This is How You Love Yourself
Your ability to love yourself dictates the way you feel in your body, in your relationships, and in every other area of your life. It’s not a code you crack and the work is done. In fact, there are moments you might spiral into self-doubt, wake up halfway down the hill, and climb your way back to your heart.
Self-love is a journey that you get to decide to be on or not.
This is how you love yourself:
It starts with choosing to listen. You slow down enough to hear one little whisper from your soul telling you that it’s time for more. Instead of begging for the pain to go away, you choose to hear what your pain is begging of you. You open yourself up just enough to allow in the possibility of a new way of being.
You choose to see the truth. You keep looking until you find even a glimmer of honesty in your bones. You stop giving your allegiance to the parts of you that look for proof that life is against you, that you’re too much, and that it’s for everyone else but not for you. You devote yourself to the crackle of your soul.
Maybe you stop buying things and instead start listening to the ways your heart hurts. You make space in your life to feel your feelings. You listen for the tiny whispers that tell you that you’re worthy, and you keep reminding yourself it’s going to be OK in the face of the voices that inundate you with reminders of your faults.
You decide to take a risk and start being on your own side.
Then you show up for yourself in as many moments as you can, and you realize that loving yourself looks different than you thought it did. You find out that loving yourself isn’t easy or simple. It isn’t something you experience one time and then attain some form of mastery.
When someone you love decides you are no longer for them, you let yourself feel the pain but you don’t entertain beliefs that there is something wrong with you. You wrap your arms around your own heart as you cry, and you commit to becoming the best partner of your life.
When you find your self-esteem deflating, you stop Internet stalking people who you believe have something you don’t. You put down the phone and say to yourself, “It’s OK. I’m alright. I’m beautiful. I’m worthy. I’m here for a reason.”
You say it even if you don’t feel like it’s true. You find the part in your heart that needs that love and you send it right there. You may or may not feel better. That is irrelevant. You’re in the long game of self-love.

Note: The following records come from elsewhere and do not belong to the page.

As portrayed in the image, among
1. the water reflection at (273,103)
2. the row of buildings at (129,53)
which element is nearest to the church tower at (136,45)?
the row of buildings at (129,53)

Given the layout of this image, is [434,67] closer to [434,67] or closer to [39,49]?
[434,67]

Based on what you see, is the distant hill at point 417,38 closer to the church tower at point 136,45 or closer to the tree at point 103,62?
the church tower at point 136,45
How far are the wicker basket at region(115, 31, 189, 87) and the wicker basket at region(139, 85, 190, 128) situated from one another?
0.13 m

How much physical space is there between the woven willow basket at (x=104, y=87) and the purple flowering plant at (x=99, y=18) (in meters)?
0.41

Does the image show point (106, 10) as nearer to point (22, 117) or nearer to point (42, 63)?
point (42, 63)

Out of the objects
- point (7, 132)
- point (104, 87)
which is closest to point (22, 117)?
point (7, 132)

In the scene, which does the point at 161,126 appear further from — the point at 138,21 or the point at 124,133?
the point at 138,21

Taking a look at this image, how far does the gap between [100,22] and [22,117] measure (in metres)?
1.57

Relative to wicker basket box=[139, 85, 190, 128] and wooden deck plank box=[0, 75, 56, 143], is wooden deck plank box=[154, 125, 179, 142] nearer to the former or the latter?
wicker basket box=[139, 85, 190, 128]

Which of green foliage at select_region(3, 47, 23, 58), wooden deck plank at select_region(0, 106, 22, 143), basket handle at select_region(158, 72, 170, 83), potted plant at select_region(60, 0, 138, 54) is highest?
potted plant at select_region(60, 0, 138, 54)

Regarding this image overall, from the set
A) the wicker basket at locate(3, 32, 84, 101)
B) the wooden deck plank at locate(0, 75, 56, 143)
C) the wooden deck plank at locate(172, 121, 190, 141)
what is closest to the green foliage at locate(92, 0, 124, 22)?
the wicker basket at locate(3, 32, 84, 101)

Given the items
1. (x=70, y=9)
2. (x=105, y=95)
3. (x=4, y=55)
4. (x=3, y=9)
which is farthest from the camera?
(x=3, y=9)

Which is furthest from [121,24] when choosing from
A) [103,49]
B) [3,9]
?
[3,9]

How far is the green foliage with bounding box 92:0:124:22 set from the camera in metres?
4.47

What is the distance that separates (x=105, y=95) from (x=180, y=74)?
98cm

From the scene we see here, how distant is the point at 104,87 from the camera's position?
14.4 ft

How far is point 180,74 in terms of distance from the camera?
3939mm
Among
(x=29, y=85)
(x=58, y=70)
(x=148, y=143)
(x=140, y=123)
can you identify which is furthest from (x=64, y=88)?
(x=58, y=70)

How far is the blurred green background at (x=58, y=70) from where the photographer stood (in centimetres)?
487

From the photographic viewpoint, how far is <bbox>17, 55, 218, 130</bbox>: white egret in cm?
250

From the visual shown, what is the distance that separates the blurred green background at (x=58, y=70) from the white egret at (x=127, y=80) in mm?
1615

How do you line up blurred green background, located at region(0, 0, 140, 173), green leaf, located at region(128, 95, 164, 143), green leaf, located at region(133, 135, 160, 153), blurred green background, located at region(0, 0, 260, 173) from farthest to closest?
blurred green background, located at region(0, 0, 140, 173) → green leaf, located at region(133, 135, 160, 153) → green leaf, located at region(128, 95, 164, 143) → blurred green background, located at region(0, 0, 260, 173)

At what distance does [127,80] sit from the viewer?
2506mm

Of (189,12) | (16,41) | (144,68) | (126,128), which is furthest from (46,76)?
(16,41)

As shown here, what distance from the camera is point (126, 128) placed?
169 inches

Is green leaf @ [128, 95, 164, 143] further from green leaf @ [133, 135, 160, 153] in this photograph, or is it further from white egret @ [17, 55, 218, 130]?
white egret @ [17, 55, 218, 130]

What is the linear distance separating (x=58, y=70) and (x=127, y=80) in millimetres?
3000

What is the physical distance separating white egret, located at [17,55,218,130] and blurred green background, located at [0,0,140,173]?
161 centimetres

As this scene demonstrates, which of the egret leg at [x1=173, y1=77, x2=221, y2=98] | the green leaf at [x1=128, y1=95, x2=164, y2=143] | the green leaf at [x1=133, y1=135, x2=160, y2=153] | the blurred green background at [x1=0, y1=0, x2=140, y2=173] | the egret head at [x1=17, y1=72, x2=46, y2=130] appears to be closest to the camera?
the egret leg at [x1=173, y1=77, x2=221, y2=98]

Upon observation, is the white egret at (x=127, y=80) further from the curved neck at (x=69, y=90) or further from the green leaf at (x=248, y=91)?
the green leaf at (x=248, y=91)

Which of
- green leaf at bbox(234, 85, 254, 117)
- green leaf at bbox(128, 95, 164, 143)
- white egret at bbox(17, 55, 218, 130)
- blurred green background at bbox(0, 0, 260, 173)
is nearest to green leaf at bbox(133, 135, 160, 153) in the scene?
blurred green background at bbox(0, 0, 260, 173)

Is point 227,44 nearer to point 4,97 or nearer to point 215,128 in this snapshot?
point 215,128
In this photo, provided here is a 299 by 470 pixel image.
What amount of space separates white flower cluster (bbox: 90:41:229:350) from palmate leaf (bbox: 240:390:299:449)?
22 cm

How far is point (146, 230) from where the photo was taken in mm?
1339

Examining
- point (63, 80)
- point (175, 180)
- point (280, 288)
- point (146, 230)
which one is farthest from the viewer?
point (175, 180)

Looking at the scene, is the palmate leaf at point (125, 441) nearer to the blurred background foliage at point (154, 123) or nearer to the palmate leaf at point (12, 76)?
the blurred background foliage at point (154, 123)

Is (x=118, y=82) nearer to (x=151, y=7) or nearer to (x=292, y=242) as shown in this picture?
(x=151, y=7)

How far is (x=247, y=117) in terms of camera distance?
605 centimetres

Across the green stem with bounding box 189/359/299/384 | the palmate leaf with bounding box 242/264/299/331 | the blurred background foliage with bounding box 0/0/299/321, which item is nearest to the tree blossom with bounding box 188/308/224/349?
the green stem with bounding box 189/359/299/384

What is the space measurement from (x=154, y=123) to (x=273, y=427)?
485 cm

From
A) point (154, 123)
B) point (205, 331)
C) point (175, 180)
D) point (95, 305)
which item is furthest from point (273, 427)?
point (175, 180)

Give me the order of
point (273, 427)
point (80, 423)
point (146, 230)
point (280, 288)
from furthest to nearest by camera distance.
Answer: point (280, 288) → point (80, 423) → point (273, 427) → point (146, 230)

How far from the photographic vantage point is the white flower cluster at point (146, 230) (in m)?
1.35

You pull yourself away from your Netflix binge and lay down and breathe into your belly and then your heart, and you do that over and over again for thirty minutes or maybe just fifteen minutes or however long it takes for your heart to crack open and the love to flood in.
You stop measuring yourself by how far you have to go and instead look at how far you’ve come.
When your heart aches and you feel unlovable, you walk yourself to the the mirror, look into eyes full of pain, and you say, “I love you.” You say it through the resistance and in spite of a mind that tells you it’s cheesy and pointless. You turn your back to the judgmental parts of you and speak directly to the parts that feels helpless and alone.
When grief takes you to your knees, and you’re face to face with the parts of you that say you won’t make it through, you surrender to the ride and hold yourself tightly along the way. You soothe yourself through the fear and the hurt. And though it might feel like you won’t at times, you will make it.
Instead of fighting yourself you choose to let your own love in. You let it in once, then twice, and then each time you need it. You let it in when it feels hard. And when it feels impossible, you let it in even then.
When you wake up to see that you’ve been beating up and blaming yourself, you decide to stop wasting energy on guilt. Instead you say, “It’s OK. You’ll get it next time.” And one day you realize that that is you loving yourself, too.
When you have flashbacks of your abuses or when you feel the heavy injustice of a society that doesn’t honor your existence, you reach your hand into your throat and pull up the screams that have lay dormant for too long. You let your voice be heard because you’re ready. When you’re not ready you honor your process, and maybe you place a hand on your heart and let out tears for your betrayals.
You let your heart speak what your voice cannot.
You stop trying to get the people around you to validate your truth, and you do it for yourself. As the tears spill or in a fit of rage, you say to yourself, “I believe you. I see you. You matter. You belong.”
And then one day you begin to see yourself through the eyes of someone who thinks you are divinely beautiful (because you are). Instead of seeing features that were once too this or not that, you see your essence shining through. Instead of feeling too much or not enough, you know you are just as you should be.
Somewhere along your self-love journey you realize that loving yourself doesn’t mean you will feel good all the time. Loving yourself means you’re on your own side. You have your own back. You believe in yourself. And when you “fail” you love yourself even harder.
You love yourself through the pain from all of the moments when you didn’t love yourself. You love yourself like you are your own child. You love yourself like your life depends on it—because it just might.
There is a part of you that is desperately waiting for you to choose yourself.
So go do it.
And then do it again and again and again. This is how you love yourself.